Enabling HTTPS with a self-signed cert consists of a few steps:
- Create a key-pair and add it to a keystore
- Extract a certificate from your key-pair in your keystore
- Add your certificate to the embedded JRE cacerts file
- Configure the Denodo Tomcat to use your keystore and the default cacerts file
NOTE: If you want to use your own truststore (instead of the built-in cacerts), you can do that, your steps will be slightly different but the general idea is the same.
NOTE 2: If you want to use a signed-certificate the same rule applies... you're steps will be slightly different but the general idea is the same... (instead of importing your cert into the cacerts file you'll need to generate a certificate signing request and get that signed).
Step 1: Create a Key-Pair and add it to a new keystore
On your denodo server run the following:
$ /lclapps/denodo/jre/bin/keytool -genkey -alias nvdrdenodo2 -keyalg RSA -keystore
~/command_line.keystore`enter code here`
Enter keystore password:
Re-enter new password:
What is your first and last name?
[Unknown]: first_last
What is the name of your organizational unit?
[Unknown]: Technology
What is the name of your organization?
[Unknown]: My OU
What is the name of your City or Locality?
[Unknown]: San Francisco
What is the name of your State or Province?
[Unknown]: CA
What is the two-letter country code for this unit?
[Unknown]: US
Is CN=first_last, OU=Technology, O=My OU, L=San Francisco, ST=CA, C=US correct?
[no]: yes
Enter key password for <nvdrdenodo2>
(RETURN if same as keystore password):
You must make sure the key-pair password is the same as the keystore password. Remember the password :-)
Step 2: Extract your key as a certificate in PEM format
Run the following command and be sure to include the password you used in step 1.

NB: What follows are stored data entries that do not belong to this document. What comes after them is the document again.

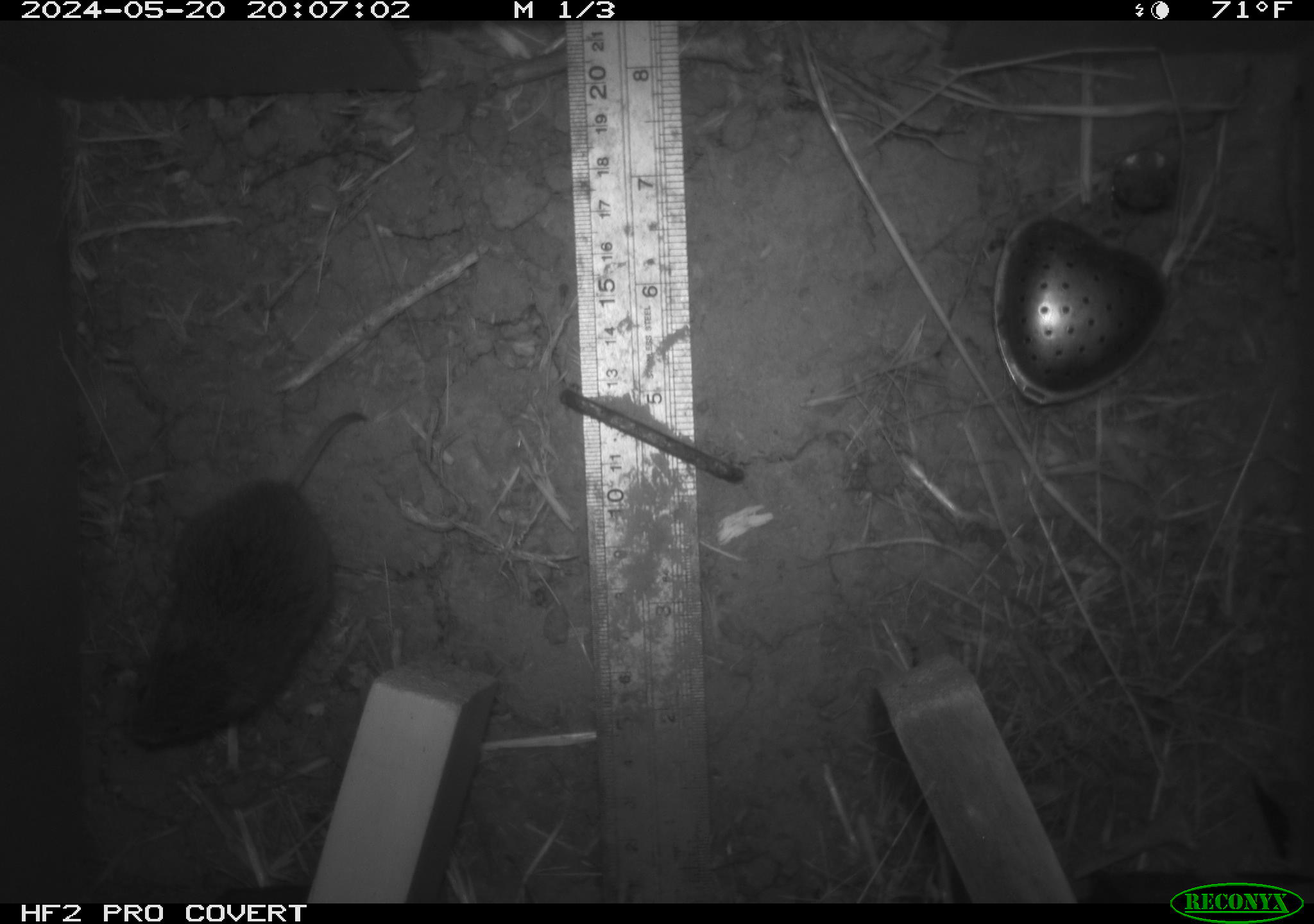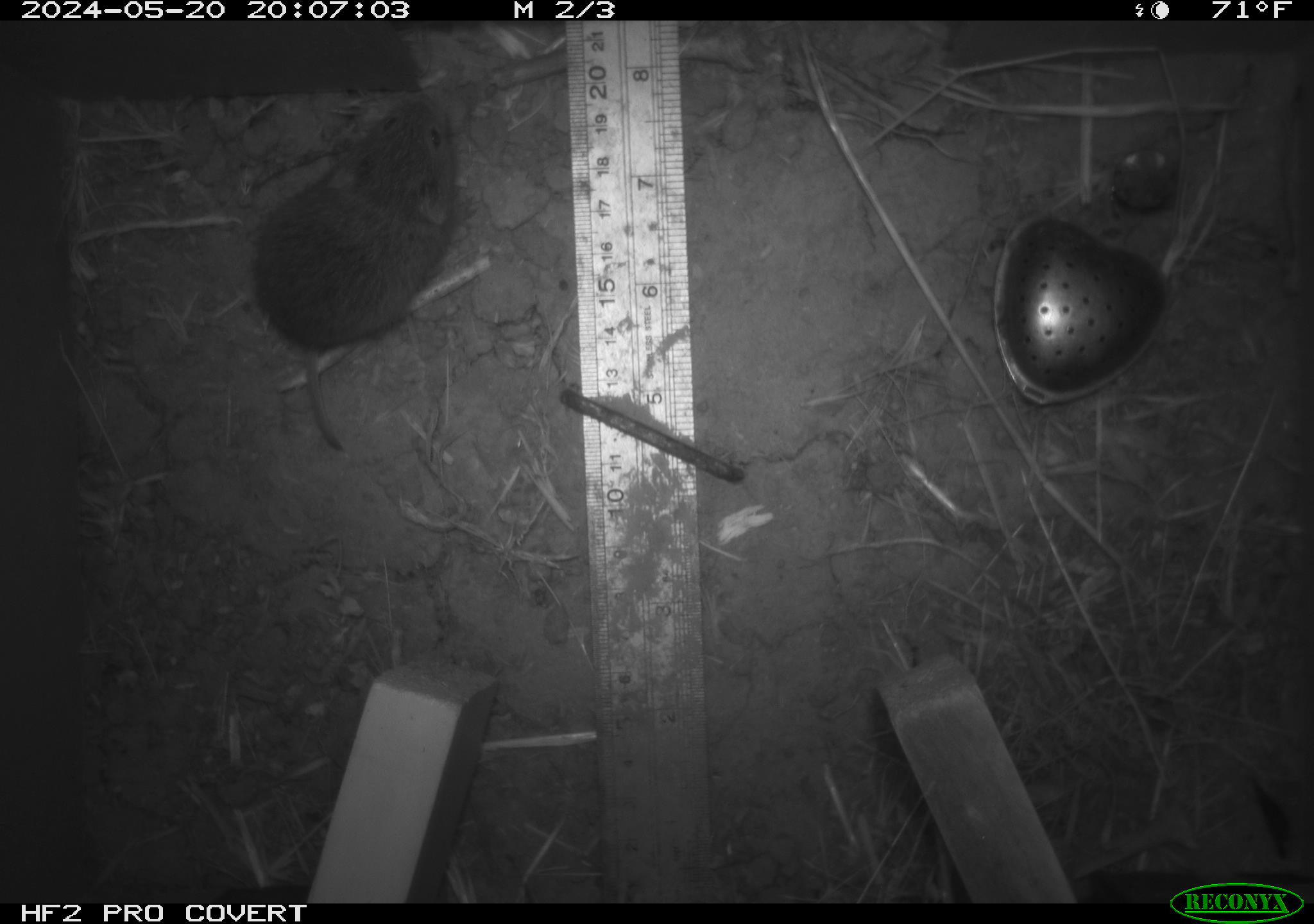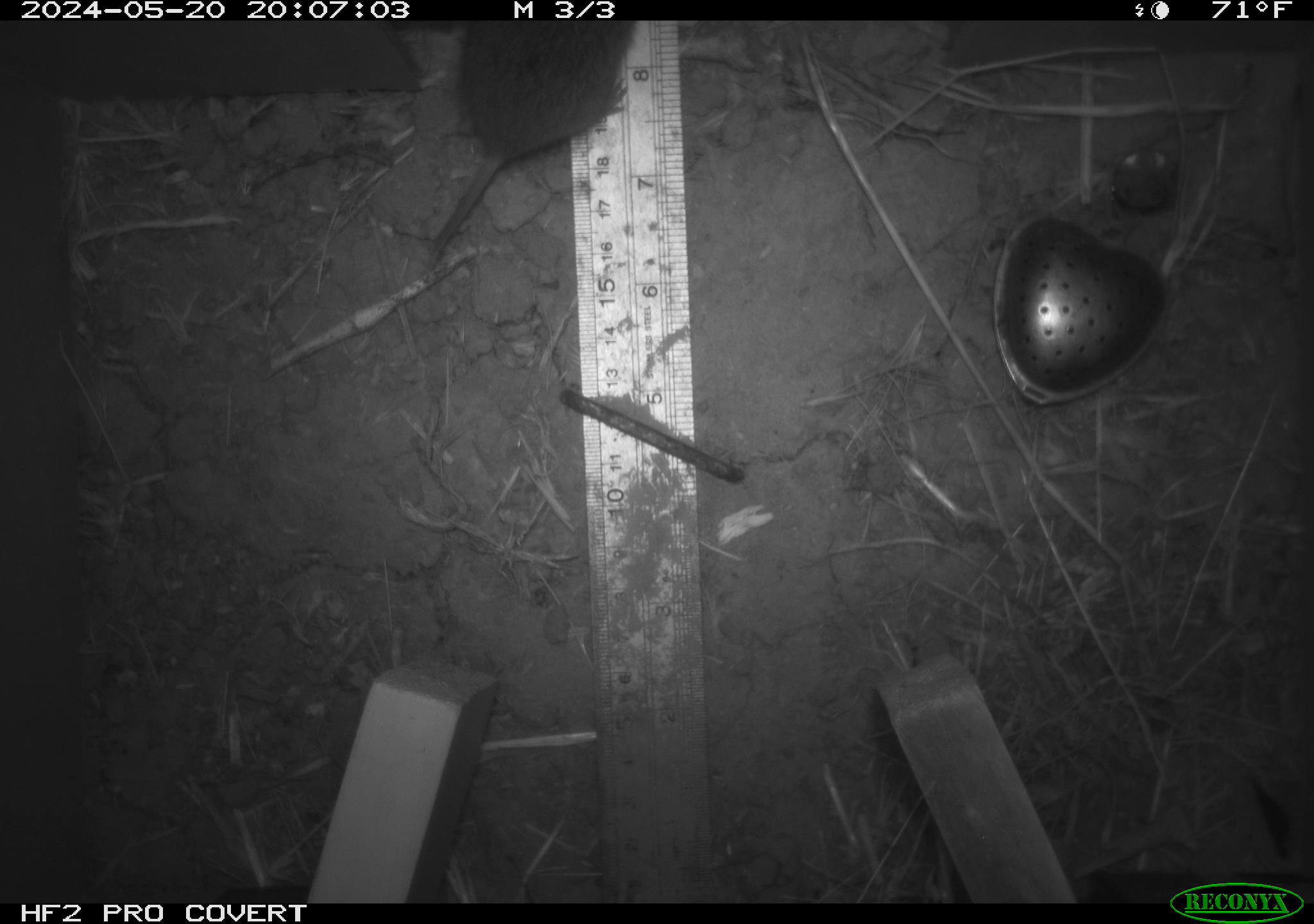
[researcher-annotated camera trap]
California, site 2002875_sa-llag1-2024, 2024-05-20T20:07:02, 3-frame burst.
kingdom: Animalia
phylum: Chordata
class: Mammalia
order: Rodentia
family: Cricetidae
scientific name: Arvicolinae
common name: voles, lemmings, and muskrats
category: arvicolinae subfamily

/lclapps/denodo/jre/bin/keytool -exportcert -alias nvdrdenodo2 -keystore ~/command_line.keystore -storepass MyPassword -rfc -file ~/nvdrdenodo2.cer
Step 3: Import your .cer file into the embedded JRE's cacerts file
/lclapps/denodo/jre/bin/keytool -import -alias nvdrdenodo2 -keystore /lclapps/denodo/jre/lib/security/cacerts -file ~/nvdrdenodo2.cer
Enter keystore password:
Owner: CN=first_last, OU=Technology, O=My OU, L=San Francisco, ST=CA, C=US
Issuer: CN=first_last, OU=Technology, O=My OU, L=San Francisco, ST=CA, C=US
Serial number: 54341d2a
Valid from: Tue Oct 07 11:04:42 MDT 2014 until: Mon Jan 05 10:04:42 MST 2015
Certificate fingerprints:
MD5: 3A:9F:37:16:3F:17:9B:BF:3A:95:CE:2C:ED:8A:FF:22
SHA1: 6A:9E:75:68:7A:33:2C:F9:E3:11:01:CC:2E:7B:00:4C:B8:D2:E6:AF
Signature algorithm name: SHA1withRSA
Version: 3
Trust this certificate? [no]: yes
Certificate was added to keystore
Certificate stored in file </home/user_account/nvdrdenodo2.cer>
Step 4: Update your $DENODO_HOME/resources/apache-tomcat/conf/tomcat.properties file
We now configure tomcat to utilize our keystore and leave the truststore lines commented out since it will use the embedded JRE cacerts file by default.
vi /lclapps/denodo/resources/apache-tomcat/conf/tomcat.properties
com.denodo.tomcat.home=/lclapps/denodo-5.0/resources/apache-tomcat
com.denodo.tomcat.http.port=9090
com.denodo.tomcat.shutdown.port=9099
com.denodo.tomcat.jmx.port=9098
com.denodo.tomcat.engine.name=DenodoPlatform-5.0
com.denodo.tomcat.export.dirname=export
com.denodo.tomcat.http.log=true
com.denodo.tomcat.https.enable=true
com.denodo.tomcat.https.port=9443
com.denodo.security.ssl.enabled=true
com.denodo.security.ssl.keyStore=/home/user_account/command_line.keystore
com.denodo.security.ssl.keyStorePassword=password
#com.denodo.security.ssl.trustStore=
#com.denodo.security.ssl.trustStorePassword=
java.env.DENODO_OPTS_START=-Xmx2056m -XX\:MaxPermSize\=256m
Restart and Test
Restart Denodo, and go to https://yourserver:9443/denodo-restfulws/admin
and see if it works (or go to any url of a published web service). You should get a certificate error:
Add the exception and you are now accessing Denodo Tomcat over HTTPS with your own cert!